Kimball, Nebraska; United States;
- Frequency: 1260 kHz

Programming
- Format: Defunct

Ownership
- Owner: Victor A. Michael, Jr.; (Laramie Mountain Broadcasting, L.L.C.);

History
- First air date: 1959
- Last air date: March 21, 2014
- Call sign meaning: KIMBall

Technical information
- Facility ID: 15818
- Class: D
- Power: 1,000 watts day 112 watts night
- Transmitter coordinates: 41°15′42″N 103°40′6″W﻿ / ﻿41.26167°N 103.66833°W

= KIMB (AM) =

KIMB (1260 AM) was a radio station licensed to Kimball, Nebraska, United States. The station was last owned by Victor A. Michael, Jr., through licensee Laramie Mountain Broadcasting, L.L.C.

==History==
KIMB was first licensed by the Federal Communications Commission (FCC) on June 9, 1959.

The FCC granted a license to cover assignment to KIMB Inc. on May 10, 1977. The license was later assigned to David S. Young, who in turn assigned it to G & L Investments, LLC on January 7, 2002, for $65,000. G & L assigned the license on a pro forma basis to Steckline Communications, L.L.C. on December 31, 2003, in exchange for a parcel of land.

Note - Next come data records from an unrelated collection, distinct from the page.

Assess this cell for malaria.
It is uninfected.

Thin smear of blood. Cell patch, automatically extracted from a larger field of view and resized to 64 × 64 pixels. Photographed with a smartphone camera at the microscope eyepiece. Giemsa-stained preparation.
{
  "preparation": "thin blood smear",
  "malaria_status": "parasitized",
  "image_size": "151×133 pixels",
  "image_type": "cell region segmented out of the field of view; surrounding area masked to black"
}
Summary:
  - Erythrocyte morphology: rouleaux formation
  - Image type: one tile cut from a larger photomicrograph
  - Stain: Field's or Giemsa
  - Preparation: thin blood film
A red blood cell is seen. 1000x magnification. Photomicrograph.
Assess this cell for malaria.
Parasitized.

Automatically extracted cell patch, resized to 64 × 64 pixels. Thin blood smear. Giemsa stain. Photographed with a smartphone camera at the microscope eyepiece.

Steckline assigned the license to Legacy Communications, LLC on May 17, 2004, for $4.75 million — also included in the transaction were the licenses for KMMJ, KRGI, KRGI-FM, and KRGY. Legacy assigned the licenses for KIMB and KBFZ to Kimball Radio, LLC on April 4, 2007. On July 18, 2008, Kimball assigned the license to Sterling Radio, LLC for $50,000. Sterling assigned the license to Main Street Communications, LLC, on March 19, 2009. Main Street assigned the license to Victor A. Michael, Jr.'s Laramie Mountain Broadcasting, L.L.C. on September 13, 2012, in exchange for forgiveness of a $100,000 debt owed by Main Street.

On March 24, 2015, KIMB's license was deleted by the FCC at the request of Laramie Mountain Broadcasting. In the request (which had been made on March 23), the station said it ceased operations on March 21, 2014, due to technical problems, and had not resumed broadcasting within a year.